What strategies have you found to be most successful when you start to work with a student?

I have found a lot of strategies or techniques successful when starting to work with a student. One of them is "No-Opt Out". Again, from Day 1, I build a culture where it is okay to make mistakes, but not okay to not try. So, when a scholar gets a question wrong, I stick with that scholar to show my faith in him or her. I give cues, to help guide the scholar to the correct answer. Another strategy I find very useful when I start to work with a child is called "stretch-it". I reward right answers with follow up or more rigorous questions. This sends a message to the scholar that the learning is never done, and they grow to appreciate this.

How would you help a student get excited/engaged with a subject that they are struggling in?

It is all about encoding success. I have to find a way for the scholar to feel some success. Once they feel success, then they will want to continue with the subject.

What techniques would you use to be sure that a student understands the material?

In my question set, there are always targeted questions that are geared specifically towards the objective(s). These questions meet the end goal. The targeted questions are quick, planned, tracked, valid, and reliable. Another technique that I use at the end of each lesson plan is an Exit Ticket. It is 1-3 questions centered on the core objectives. Scholars have no more than 5 minutes on a half sheet of paper, and then I collect the data. As soon as I get a chance, I look over the data and put the Exit Tickets into 3 piles: mastery, okay, needs assistance. This helps me understand who still might need help on this concept.

How do you build a student's confidence in a subject?

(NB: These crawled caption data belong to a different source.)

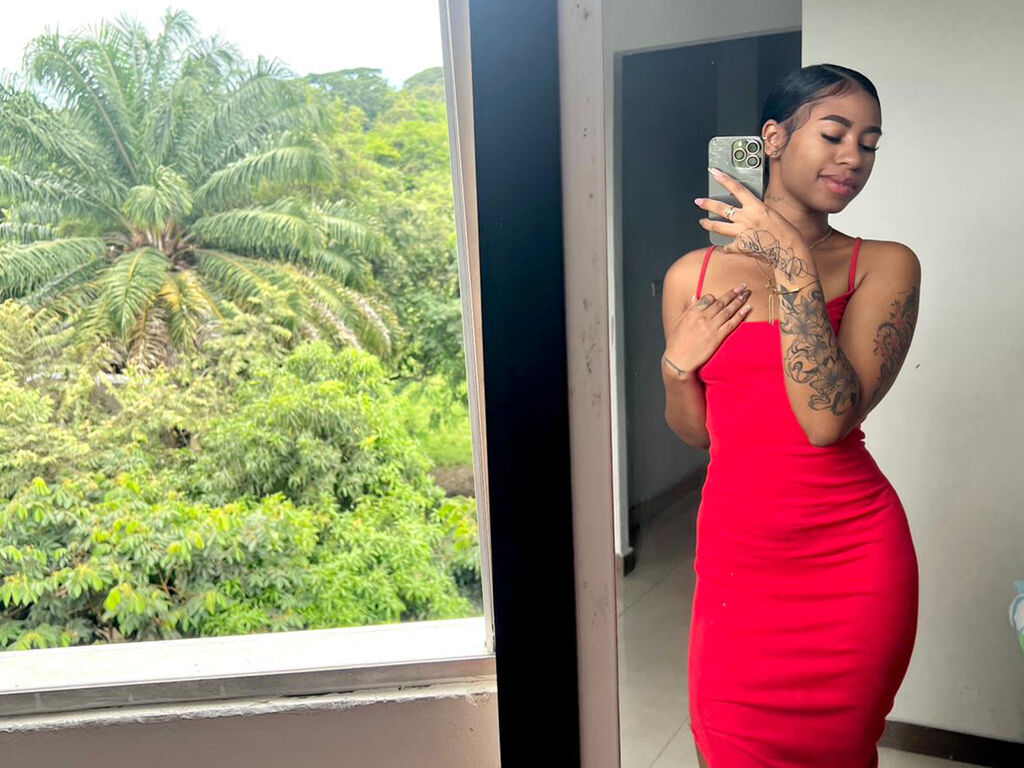 Carolinecartson's Profil - Bild n°1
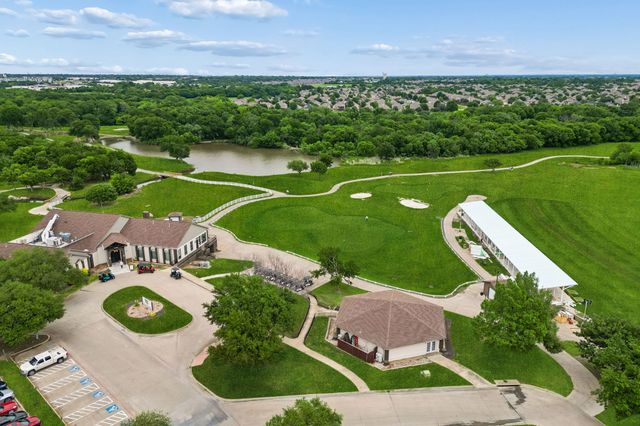 305 Fairland Drive, Wylie, TX 75098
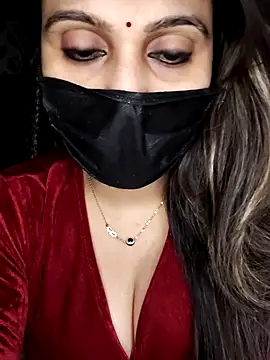 Horny Shalu online show from November 2025 06:07:01 PM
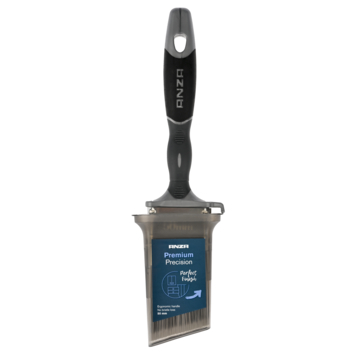 Anza Premium Universal kwast angle cut 50 mm kopen? Kwasten | Karwei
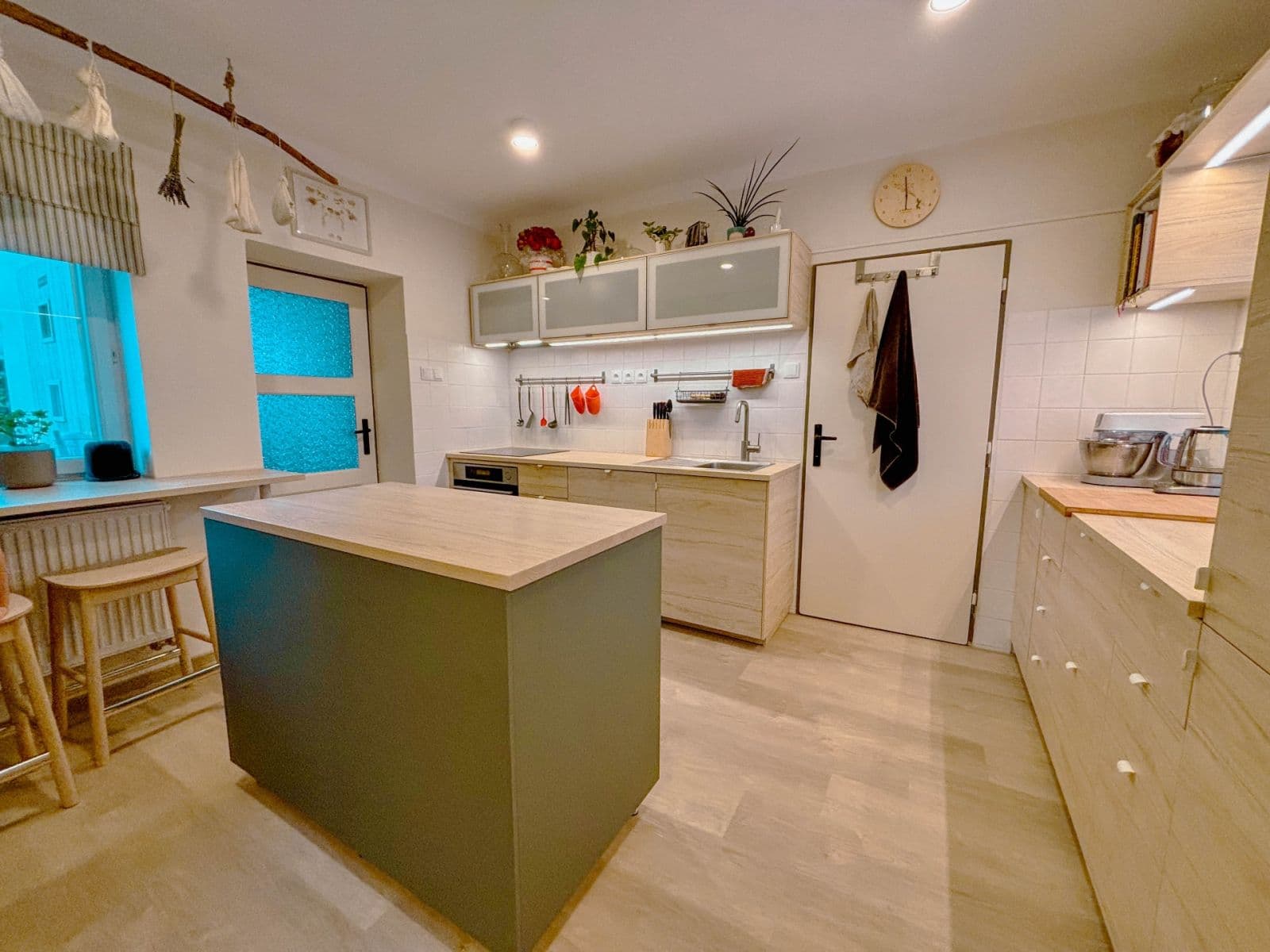 Prodej domu 65 m², pozemek 300 m², Na Ročkově, Praha, Praha Prodej domu 65 m², pozemek 300 m², Na Ročkově, Praha, Praha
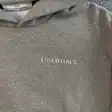 Junior logo hoodie — photo 17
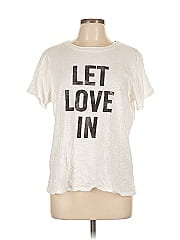 Cinq à Sept Short Sleeve T Shirt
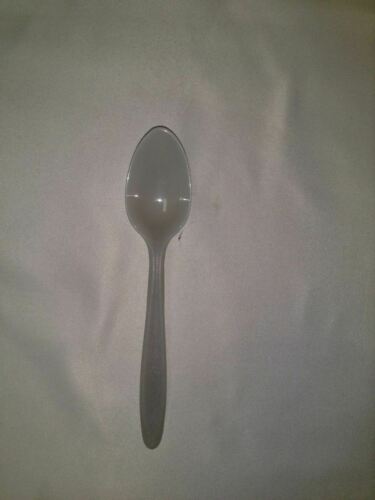 Olicamp Teaspoon BPA-Free Utensil - Lightweight Unbreakable Camping Cutlery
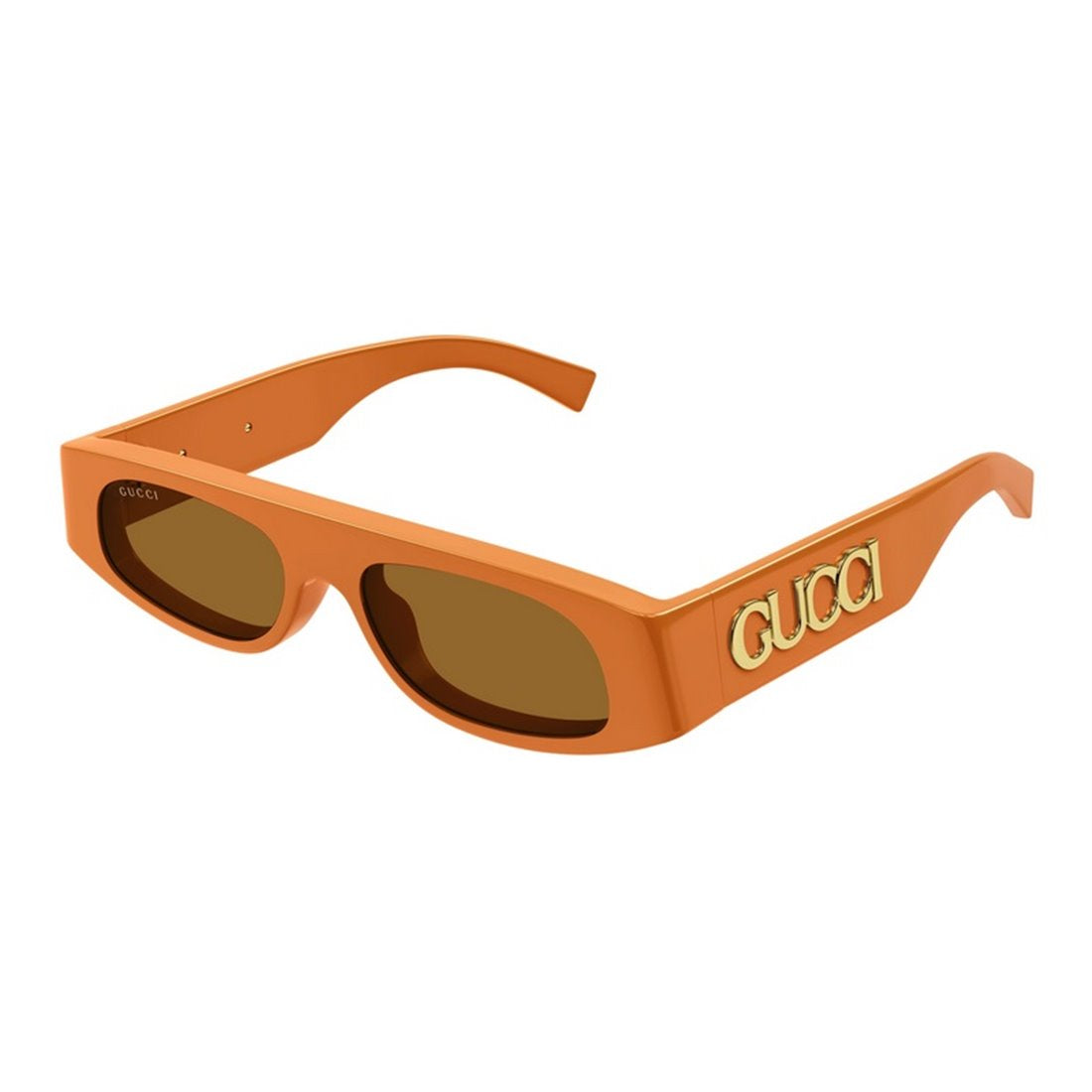 GUCCI Chic Oversized Sunglasses for Women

I build a scholars confidence in a subject by encoding success. Scholars need to feel like they can successfully complete what is required of them. So, I slowly build up their confidence by making sure they are successful with the tasks I give them. Also, I stay passionate and joyful for each subject. I tell them how they can use each concept in real life to help them see the connection to the real world.

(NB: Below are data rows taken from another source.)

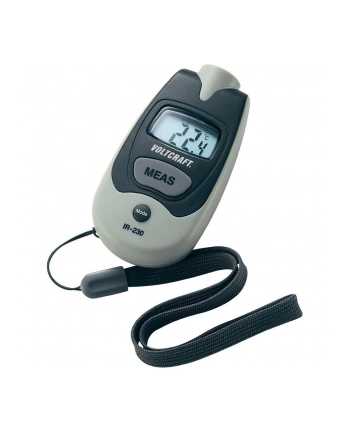 Voltcraft Pirometr na podczerwień IR-230 IR 230 nr 1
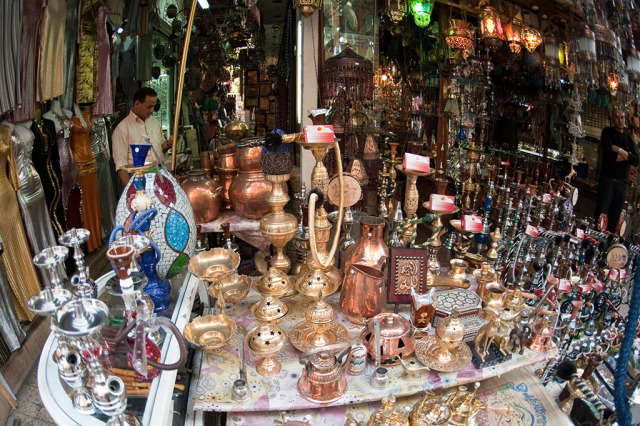 旅行手信,广东旅游必带手信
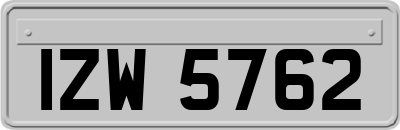IZW5762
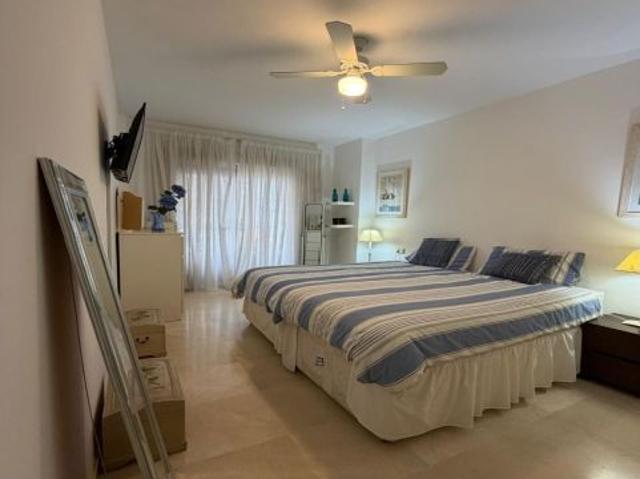 Apartment with Terrace and Private Garden in a Prestigious Bel Air Development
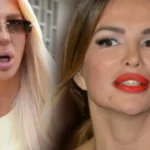 Kamere snimile susret Karleuše i Severine! O Jeleninoj reakciji bruji cela Srbija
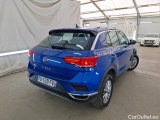  Volkswagen  T-ROC  United 1.5 TSI 150CV BVM6 E6d #3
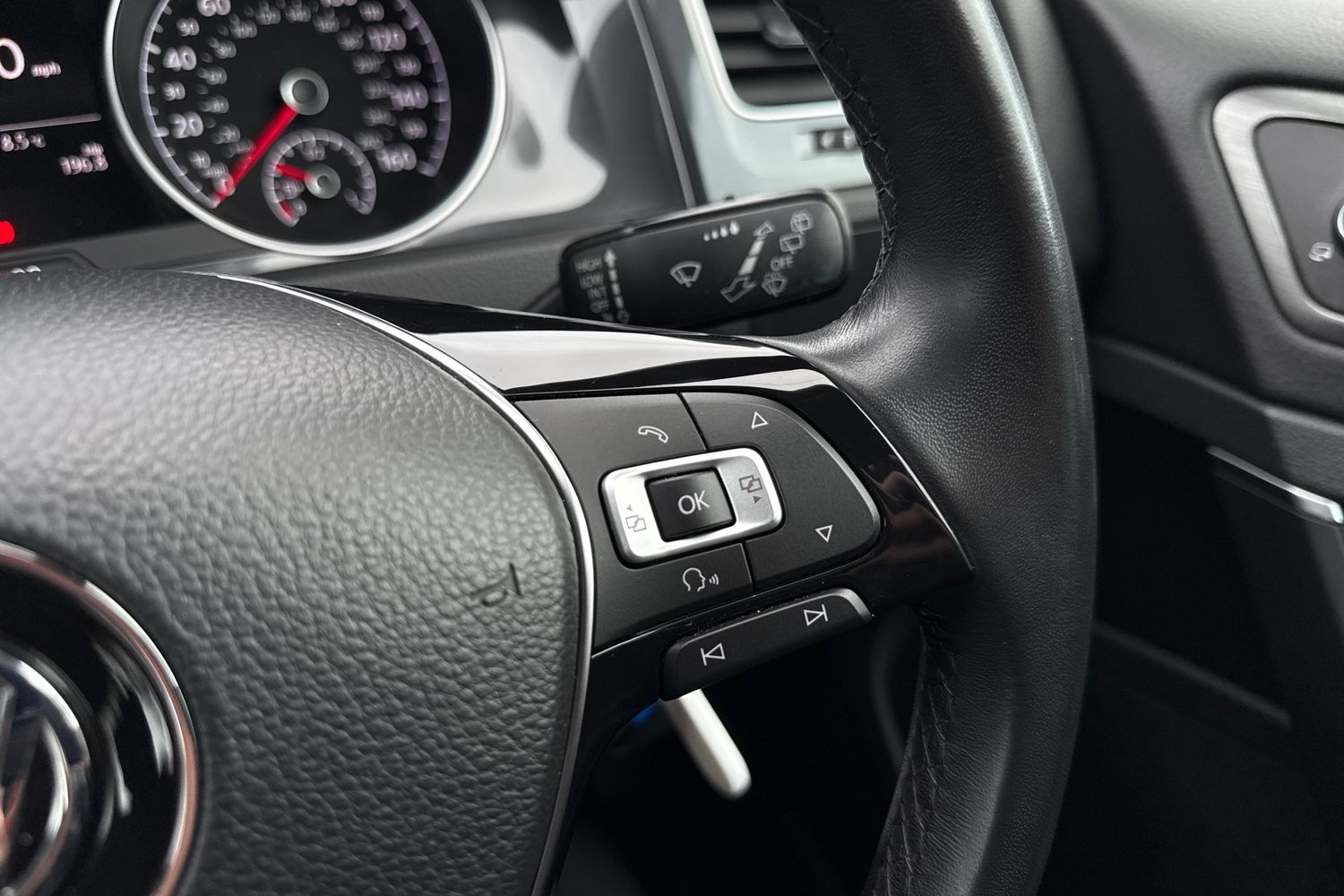 Used Volkswagen Golf 2018 for sale - 76961627: Photo 43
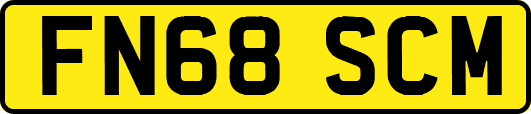 FN68SCM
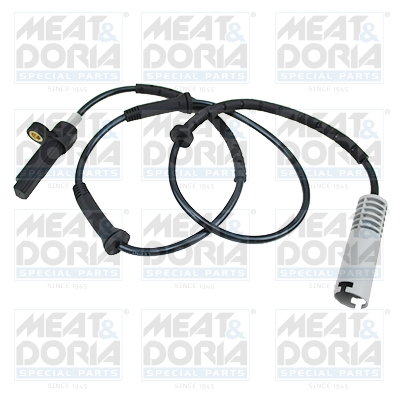MEAT & DORIA 901083...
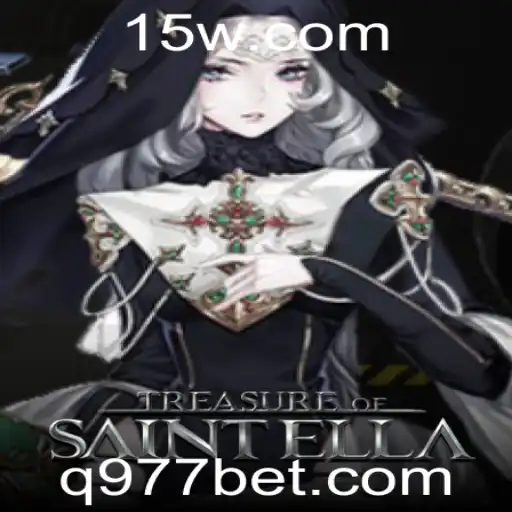 Explorando o Mundo de TreasureofSaintElla: O Jogo de Aventura com 977bet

How do you evaluate a student's needs?

One way I evaluate a scholar's needs is with a pre-test. I usually do this before I start the unit. The pre-test will tell me who already know this; who will be just fine when I start teaching it; finally, who might have holes and will need scaffolding as the unit unfolds. Now, at the end of each lesson in the unit, I give an Exit Ticket. The Exit Ticket tells me who is at mastery, and who will need additional help. I provide the additional help the next day in a small group, while the rest of the class is doing independent work.

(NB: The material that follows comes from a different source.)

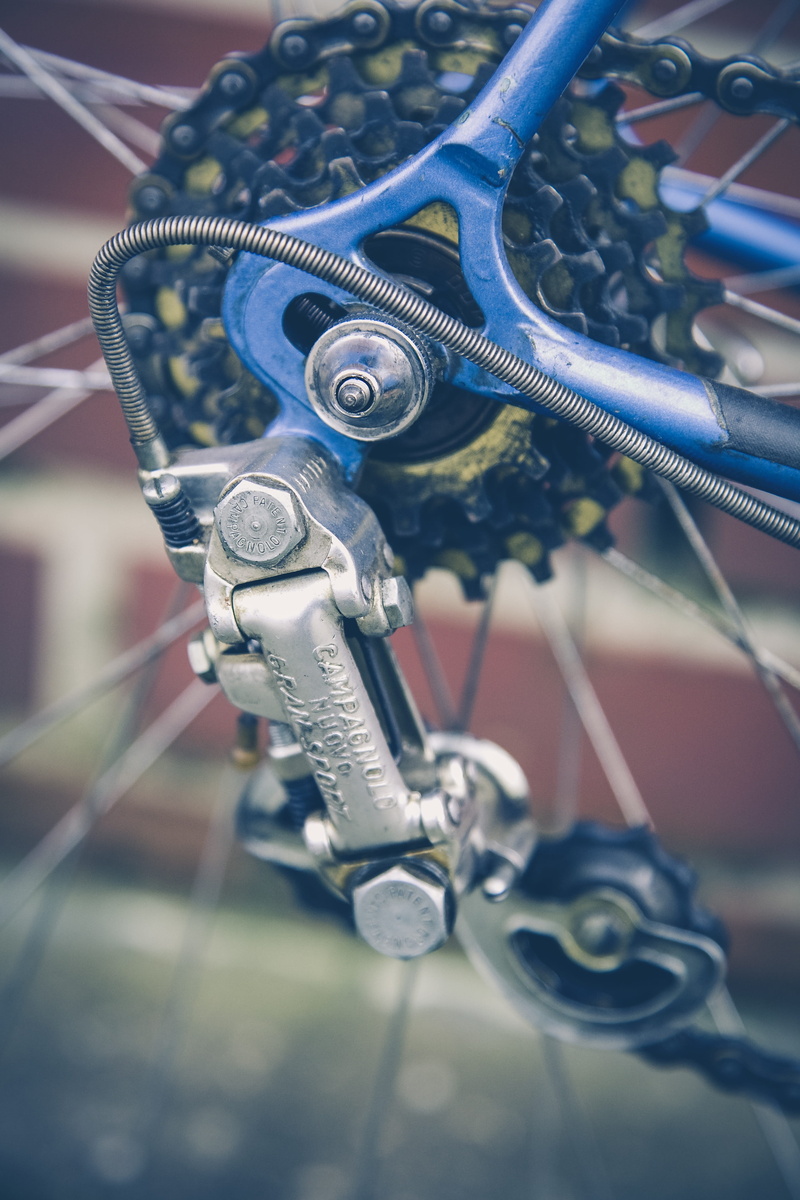 no people, innovation, selective focus, bike, Gears, bicycle, close-up, string, land vehicle, machine part, trend, Circuit, Road Bike, transportation, string instrument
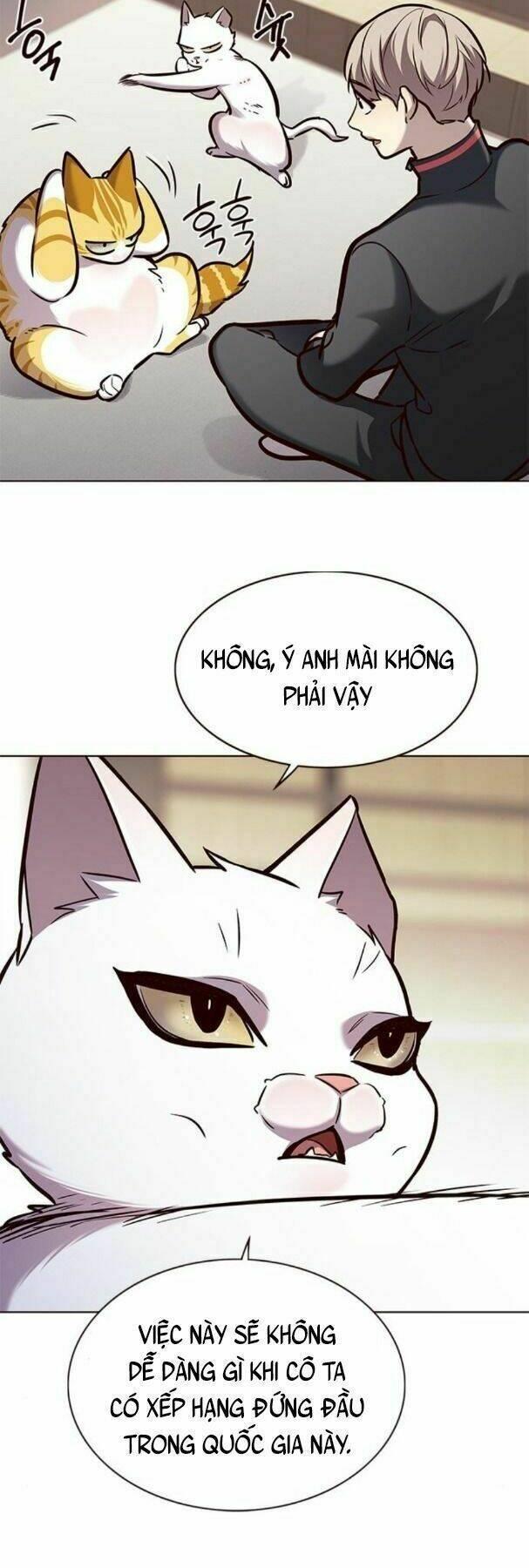 biến thân thành mèo chapter 170 50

How do you adapt your tutoring to the student's needs?

As a teacher, I adapt my teaching based on what the scholars need. If I planned for one thing, but they show me that they need help with another concept, then I restructure my lesson plan to what they need. Again, a pre-test will help solve most of those issues.

What types of materials do you typically use during a tutoring session?

I use what my students need. For the most part, if I am teaching Elementary or middle school scholars a concept, I will use Engage NY. It is a rigorous curriculum that is aligned to the Arizona Merit (state test). I use the Math and ELA curriculum from Engage NY. The lessons, which are a part of a bigger unit, build off of one another beautifully. If I am teaching a student to pass an exam, then I am going to use practice study guides that align to the real test they ultimately have to take.

What is your teaching philosophy?

I believe that effective teachers must have high academic/behavioral expectations, classroom management skills, and mastery of lesson plans. It is very important that I get 100% of my scholars focused and learning 100% of the time.